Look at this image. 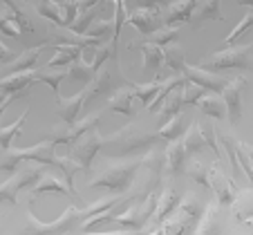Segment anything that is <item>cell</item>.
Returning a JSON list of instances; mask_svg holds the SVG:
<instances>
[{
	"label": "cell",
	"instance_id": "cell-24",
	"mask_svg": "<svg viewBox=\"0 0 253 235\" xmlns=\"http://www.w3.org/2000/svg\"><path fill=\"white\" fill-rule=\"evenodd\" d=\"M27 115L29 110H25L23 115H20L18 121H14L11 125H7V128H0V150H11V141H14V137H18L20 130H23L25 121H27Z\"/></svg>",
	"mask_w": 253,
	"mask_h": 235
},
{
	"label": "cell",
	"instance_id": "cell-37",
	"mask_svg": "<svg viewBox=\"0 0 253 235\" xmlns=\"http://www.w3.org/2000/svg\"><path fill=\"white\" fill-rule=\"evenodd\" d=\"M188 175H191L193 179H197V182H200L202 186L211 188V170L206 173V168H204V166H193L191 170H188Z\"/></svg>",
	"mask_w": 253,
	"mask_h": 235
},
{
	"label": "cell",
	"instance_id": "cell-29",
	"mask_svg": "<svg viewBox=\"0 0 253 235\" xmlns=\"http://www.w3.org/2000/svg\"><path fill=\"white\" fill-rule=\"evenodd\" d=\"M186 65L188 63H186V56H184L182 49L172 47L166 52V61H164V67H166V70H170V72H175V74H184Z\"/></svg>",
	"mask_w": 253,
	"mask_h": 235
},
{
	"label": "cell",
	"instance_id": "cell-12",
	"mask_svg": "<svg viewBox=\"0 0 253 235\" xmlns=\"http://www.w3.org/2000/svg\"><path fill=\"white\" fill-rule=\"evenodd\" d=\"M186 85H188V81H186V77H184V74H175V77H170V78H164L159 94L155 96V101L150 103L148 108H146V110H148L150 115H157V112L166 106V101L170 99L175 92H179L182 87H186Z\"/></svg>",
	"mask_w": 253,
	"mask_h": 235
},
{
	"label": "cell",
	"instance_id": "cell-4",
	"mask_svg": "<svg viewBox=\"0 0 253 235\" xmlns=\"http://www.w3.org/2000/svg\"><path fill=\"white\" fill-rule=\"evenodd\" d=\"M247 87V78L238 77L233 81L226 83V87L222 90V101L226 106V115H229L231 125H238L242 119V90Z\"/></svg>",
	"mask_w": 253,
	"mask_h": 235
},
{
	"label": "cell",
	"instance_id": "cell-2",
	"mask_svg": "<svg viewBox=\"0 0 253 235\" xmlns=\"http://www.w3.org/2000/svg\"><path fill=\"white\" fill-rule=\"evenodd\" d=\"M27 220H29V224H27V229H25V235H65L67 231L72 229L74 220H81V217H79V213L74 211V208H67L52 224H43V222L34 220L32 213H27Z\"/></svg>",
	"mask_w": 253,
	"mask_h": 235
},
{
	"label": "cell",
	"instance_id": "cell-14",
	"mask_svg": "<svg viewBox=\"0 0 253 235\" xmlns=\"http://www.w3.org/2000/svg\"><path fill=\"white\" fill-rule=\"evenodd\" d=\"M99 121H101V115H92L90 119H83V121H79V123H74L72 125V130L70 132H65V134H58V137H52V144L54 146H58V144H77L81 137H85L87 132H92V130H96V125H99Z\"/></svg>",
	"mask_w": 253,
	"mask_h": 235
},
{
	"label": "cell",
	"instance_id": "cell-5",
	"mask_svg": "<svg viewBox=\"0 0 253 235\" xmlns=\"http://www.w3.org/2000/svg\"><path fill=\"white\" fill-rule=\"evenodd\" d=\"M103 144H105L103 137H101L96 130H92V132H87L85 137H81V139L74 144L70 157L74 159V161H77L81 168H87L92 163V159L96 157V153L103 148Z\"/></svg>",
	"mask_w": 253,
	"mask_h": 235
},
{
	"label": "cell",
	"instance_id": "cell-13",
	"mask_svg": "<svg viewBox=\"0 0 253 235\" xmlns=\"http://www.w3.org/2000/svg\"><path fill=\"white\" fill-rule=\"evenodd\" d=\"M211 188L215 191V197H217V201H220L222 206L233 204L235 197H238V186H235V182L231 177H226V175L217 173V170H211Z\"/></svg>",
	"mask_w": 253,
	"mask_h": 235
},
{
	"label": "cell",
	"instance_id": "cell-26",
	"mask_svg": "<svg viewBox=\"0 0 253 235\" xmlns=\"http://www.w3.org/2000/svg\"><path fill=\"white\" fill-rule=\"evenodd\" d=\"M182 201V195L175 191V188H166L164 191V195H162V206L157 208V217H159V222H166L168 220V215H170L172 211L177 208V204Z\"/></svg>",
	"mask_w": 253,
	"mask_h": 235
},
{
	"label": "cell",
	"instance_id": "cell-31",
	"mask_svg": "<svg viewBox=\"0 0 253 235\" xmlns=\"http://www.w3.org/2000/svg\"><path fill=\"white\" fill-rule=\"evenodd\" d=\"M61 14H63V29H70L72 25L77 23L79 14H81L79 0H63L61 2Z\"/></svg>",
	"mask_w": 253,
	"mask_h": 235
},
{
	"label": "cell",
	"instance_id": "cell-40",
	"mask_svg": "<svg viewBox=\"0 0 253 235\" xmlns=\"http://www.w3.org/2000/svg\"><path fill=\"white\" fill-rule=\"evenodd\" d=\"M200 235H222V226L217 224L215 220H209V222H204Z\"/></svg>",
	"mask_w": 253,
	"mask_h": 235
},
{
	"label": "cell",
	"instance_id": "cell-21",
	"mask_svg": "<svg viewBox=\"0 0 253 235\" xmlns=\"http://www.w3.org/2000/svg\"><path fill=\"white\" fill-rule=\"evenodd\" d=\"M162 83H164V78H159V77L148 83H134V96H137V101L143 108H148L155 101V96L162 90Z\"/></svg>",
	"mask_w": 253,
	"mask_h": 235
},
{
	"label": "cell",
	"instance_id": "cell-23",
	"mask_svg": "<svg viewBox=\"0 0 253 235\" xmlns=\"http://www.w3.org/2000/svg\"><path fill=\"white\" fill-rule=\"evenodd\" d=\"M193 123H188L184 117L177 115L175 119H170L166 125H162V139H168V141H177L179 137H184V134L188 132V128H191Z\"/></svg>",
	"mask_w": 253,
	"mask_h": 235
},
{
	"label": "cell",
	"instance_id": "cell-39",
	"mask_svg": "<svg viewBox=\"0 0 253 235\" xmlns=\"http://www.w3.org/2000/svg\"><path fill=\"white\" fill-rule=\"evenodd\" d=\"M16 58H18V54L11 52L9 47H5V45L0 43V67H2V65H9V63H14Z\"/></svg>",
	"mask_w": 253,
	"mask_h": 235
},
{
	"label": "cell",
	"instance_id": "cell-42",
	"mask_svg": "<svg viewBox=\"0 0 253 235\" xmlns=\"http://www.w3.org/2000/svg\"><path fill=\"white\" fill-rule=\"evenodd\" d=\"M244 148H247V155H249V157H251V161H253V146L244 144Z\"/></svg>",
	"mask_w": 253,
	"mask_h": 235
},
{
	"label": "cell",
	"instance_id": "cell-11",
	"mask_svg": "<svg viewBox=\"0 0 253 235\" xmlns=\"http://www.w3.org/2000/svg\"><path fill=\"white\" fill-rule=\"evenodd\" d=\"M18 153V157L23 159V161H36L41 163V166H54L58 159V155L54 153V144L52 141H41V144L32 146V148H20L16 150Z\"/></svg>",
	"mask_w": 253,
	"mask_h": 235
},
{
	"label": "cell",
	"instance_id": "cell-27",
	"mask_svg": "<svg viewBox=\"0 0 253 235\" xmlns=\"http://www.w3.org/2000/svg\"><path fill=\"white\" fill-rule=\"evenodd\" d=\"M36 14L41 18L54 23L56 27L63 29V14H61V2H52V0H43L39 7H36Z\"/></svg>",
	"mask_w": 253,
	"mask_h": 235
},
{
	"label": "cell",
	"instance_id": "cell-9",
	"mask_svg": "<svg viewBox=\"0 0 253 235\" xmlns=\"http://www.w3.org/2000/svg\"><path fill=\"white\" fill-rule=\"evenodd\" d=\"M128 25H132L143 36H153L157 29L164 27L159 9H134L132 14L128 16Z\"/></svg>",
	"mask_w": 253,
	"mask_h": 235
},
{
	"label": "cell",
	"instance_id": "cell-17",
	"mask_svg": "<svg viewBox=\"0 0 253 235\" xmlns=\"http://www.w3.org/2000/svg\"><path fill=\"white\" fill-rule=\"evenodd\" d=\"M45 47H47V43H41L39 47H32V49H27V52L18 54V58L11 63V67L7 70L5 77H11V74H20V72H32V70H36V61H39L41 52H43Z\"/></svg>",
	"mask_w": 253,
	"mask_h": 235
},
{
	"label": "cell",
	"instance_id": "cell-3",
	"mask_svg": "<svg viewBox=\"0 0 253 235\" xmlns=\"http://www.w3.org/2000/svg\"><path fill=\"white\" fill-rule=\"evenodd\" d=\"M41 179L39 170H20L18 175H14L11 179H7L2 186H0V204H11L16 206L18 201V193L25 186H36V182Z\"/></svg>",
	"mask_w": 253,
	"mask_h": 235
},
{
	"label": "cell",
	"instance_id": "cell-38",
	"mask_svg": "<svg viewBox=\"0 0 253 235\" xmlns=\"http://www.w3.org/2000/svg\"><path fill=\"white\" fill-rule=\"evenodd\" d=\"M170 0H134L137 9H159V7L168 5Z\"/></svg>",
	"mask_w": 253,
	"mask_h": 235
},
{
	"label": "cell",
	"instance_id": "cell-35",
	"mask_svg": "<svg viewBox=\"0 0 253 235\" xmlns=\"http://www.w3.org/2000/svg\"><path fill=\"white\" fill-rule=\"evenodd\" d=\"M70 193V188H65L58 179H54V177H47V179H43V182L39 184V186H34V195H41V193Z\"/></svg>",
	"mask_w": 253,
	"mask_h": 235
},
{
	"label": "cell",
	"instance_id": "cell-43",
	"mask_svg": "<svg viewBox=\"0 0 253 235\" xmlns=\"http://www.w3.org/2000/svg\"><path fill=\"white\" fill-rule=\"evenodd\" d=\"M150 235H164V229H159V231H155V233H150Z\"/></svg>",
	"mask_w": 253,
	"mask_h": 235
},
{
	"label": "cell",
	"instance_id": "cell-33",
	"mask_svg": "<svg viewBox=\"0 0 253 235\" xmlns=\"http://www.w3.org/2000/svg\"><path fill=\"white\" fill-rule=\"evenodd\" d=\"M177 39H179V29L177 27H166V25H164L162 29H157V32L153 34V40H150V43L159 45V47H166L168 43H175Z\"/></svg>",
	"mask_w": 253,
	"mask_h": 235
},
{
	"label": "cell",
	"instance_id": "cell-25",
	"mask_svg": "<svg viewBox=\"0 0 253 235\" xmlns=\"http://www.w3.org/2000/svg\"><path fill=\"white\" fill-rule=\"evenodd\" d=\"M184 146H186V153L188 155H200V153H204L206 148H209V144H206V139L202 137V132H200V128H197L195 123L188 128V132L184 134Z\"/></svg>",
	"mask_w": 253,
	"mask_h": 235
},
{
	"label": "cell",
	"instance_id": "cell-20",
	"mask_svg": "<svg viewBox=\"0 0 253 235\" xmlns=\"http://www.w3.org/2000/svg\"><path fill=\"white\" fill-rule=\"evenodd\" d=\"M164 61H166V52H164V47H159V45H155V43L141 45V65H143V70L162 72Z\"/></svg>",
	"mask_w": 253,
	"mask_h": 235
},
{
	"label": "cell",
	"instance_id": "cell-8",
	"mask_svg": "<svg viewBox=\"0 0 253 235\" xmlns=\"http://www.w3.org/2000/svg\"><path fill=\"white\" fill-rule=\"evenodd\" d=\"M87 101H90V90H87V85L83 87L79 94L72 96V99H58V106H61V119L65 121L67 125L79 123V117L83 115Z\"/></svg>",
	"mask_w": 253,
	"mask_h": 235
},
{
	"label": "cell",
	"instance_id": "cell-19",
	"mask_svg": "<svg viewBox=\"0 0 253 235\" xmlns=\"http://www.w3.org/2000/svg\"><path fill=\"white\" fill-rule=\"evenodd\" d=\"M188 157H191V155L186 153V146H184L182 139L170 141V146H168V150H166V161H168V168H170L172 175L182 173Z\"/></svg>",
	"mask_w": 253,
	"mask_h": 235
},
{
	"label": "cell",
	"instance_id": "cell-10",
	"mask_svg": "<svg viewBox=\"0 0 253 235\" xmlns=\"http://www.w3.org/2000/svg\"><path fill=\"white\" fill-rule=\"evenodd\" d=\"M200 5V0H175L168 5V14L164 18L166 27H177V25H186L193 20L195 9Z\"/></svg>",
##########
#### THE TASK
Gather every line from the rows above that contains the word "instances", with case counting.

#### FINAL ANSWER
Returning a JSON list of instances; mask_svg holds the SVG:
<instances>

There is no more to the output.